DNA sequencing is among the most important techniques in biology to decipher the key genetic players of health and disease. The existing laboratory instruments for DNA sequencing are well established and reliable. However, these instruments are still out of reach of most laboratories in the world due to very high equipment and running costs and require trained personnel to keep them running. These instruments are also large and bulky making them unsuitable for analysis in remote settings away from laboratories. Here we describe a proof-of-concept of a DNA sequencing device LoopSeeq using a simple approach to address the said problems without minimizing the quality of results.

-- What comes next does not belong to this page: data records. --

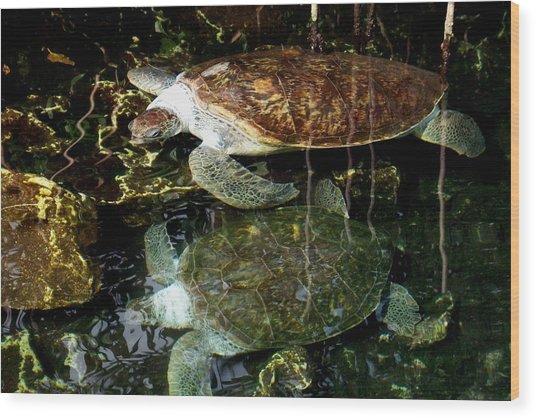 Turtles Wood Print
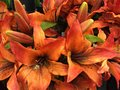 Spring is here orange flowers for Stock Image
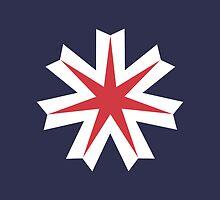 Flag of Hokkaido Prefecture  by abbeyz71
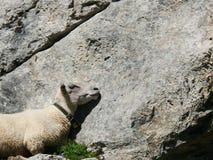 O carneiro dorme em uma rocha imagem de stock royalty free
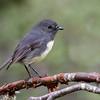 South Island Robin - Toutouwai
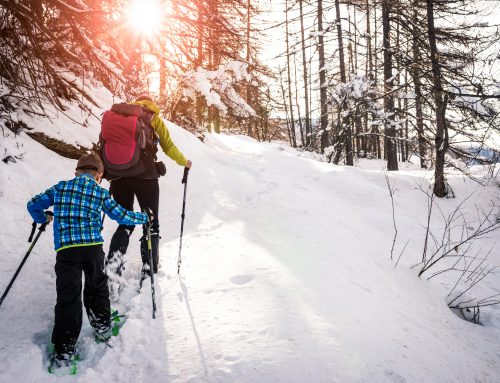 3 Reasons Snowshoeing is the Best Winter Activity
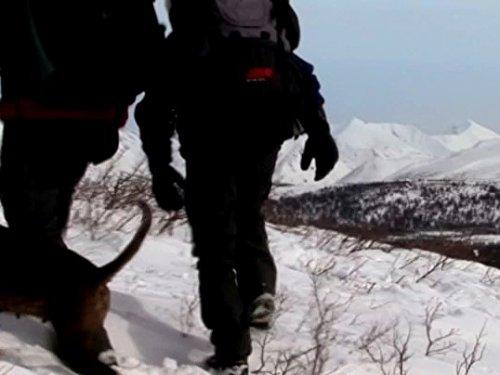Abenteuer Yukon, Durchs wilde Herz Kanadas (Kajak Unter 200)
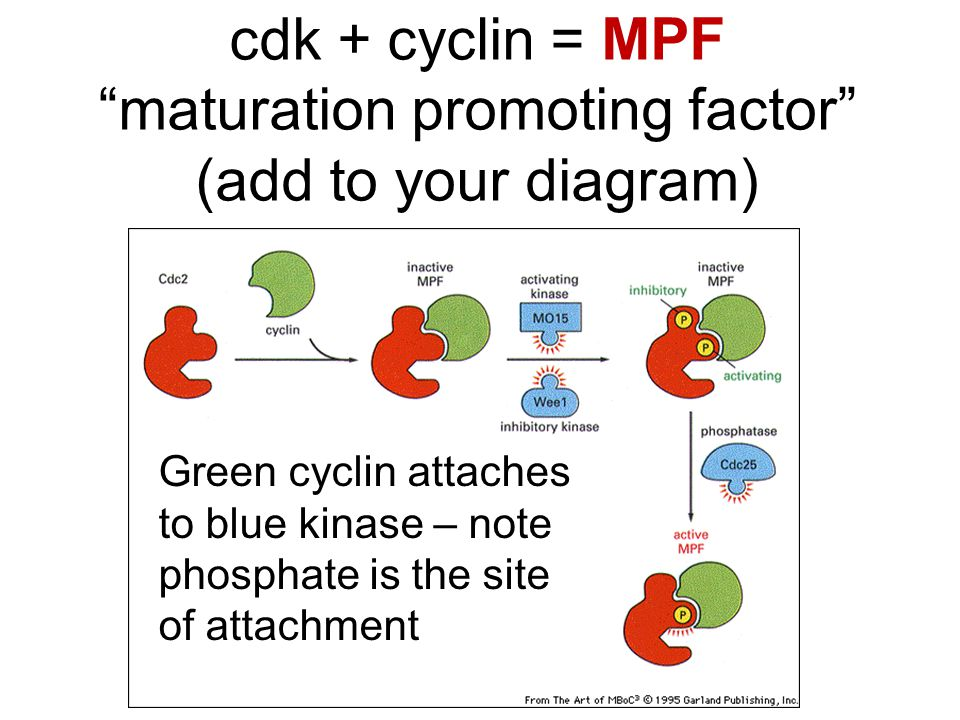 cdk + cyclin = MPF maturation promoting factor (add to your diagram)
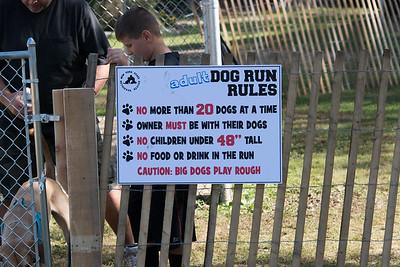Dog Play Areas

The device was designed to perform pyrosequencing by iterative addition of dNTPs by contact dispensing through a loop pipette (loopette) and detection of chemiluminiscence with the cheapest sensor in the market, a light dependent resistor (LDR). Two small geared motors drive the moving parts in a controlled and coordinated manner with the help of a motor driver circuit, an Arduino Nano microcontroller and two small neodymium magnets. The real-time light intensity data from the LDR were transferred to a laptop computer for further analysis. Pyrosequencing was optimized using 55 nt self-primed oligo. In order to demonstrate the DNA sequencing ability with real samples, molecular genetic analysis was performed for a previously identified novel mutation from our lab in exon4 of the OCA2 gene. LoopSeeq successfully identified the homozygous normal (c.408-409_AA), homozygous mutant (c.408-409_delAA) and heterozygous carrier (c.408-409_AA/delAA) alleles in three individuals of a family affected with oculocutaneous albinism (OCA). Further, this can be implemented for molecular diagnostic applications for bacterial, viral or other pathogen detection and genotyping among different subtypes following some reports described earlier. A few drawbacks in the current implementation including the evaporation of liquid reagents, possible loopette contamination, etc. associated with use for longer times are also described along with suggestions to rectify these problems in future designs. With the described capabilities, the LoopSeeq device can be implemented in routine labs as well as in several real-world situations where conventional DNA sequencing instruments are unfeasible, for example, diagnostic testing at remote settings or at the point-of-care.